→ **Task to complete**
Your job is to return every line in the data holding the string "static".

→ **Extracted entries**

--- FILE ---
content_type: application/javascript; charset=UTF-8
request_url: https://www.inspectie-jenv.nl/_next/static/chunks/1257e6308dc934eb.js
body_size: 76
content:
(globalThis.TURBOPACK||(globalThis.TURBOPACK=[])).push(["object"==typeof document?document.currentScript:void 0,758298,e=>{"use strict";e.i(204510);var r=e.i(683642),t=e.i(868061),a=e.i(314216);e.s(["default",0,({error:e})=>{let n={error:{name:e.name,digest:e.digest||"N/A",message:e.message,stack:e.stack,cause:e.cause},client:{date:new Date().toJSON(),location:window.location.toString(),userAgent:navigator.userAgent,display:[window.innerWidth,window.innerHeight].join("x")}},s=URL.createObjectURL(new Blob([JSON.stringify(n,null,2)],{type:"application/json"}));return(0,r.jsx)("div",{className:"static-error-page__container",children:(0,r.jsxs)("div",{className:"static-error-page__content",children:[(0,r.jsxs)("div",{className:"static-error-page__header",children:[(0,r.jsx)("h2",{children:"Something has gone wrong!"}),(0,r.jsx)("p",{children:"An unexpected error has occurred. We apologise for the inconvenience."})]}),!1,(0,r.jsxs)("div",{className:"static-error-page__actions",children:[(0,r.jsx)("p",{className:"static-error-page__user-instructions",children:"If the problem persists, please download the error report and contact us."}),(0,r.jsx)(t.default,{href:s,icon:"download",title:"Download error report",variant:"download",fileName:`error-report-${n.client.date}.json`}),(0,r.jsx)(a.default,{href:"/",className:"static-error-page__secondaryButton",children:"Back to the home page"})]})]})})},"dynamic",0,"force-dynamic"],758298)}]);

→ **Answer box**
request_url: https://www.inspectie-jenv.nl/_next/static/chunks/1257e6308dc934eb.js
(globalThis.TURBOPACK||(globalThis.TURBOPACK=[])).push(["object"==typeof document?document.currentScript:void 0,758298,e=>{"use strict";e.i(204510);var r=e.i(683642),t=e.i(868061),a=e.i(314216);e.s(["default",0,({error:e})=>{let n={error:{name:e.name,digest:e.digest||"N/A",message:e.message,stack:e.stack,cause:e.cause},client:{date:new Date().toJSON(),location:window.location.toString(),userAgent:navigator.userAgent,display:[window.innerWidth,window.innerHeight].join("x")}},s=URL.createObjectURL(new Blob([JSON.stringify(n,null,2)],{type:"application/json"}));return(0,r.jsx)("div",{className:"static-error-page__container",children:(0,r.jsxs)("div",{className:"static-error-page__content",children:[(0,r.jsxs)("div",{className:"static-error-page__header",children:[(0,r.jsx)("h2",{children:"Something has gone wrong!"}),(0,r.jsx)("p",{children:"An unexpected error has occurred. We apologise for the inconvenience."})]}),!1,(0,r.jsxs)("div",{className:"static-error-page__actions",children:[(0,r.jsx)("p",{className:"static-error-page__user-instructions",children:"If the problem persists, please download the error report and contact us."}),(0,r.jsx)(t.default,{href:s,icon:"download",title:"Download error report",variant:"download",fileName:`error-report-${n.client.date}.json`}),(0,r.jsx)(a.default,{href:"/",className:"static-error-page__secondaryButton",children:"Back to the home page"})]})]})})},"dynamic",0,"force-dynamic"],758298)}]);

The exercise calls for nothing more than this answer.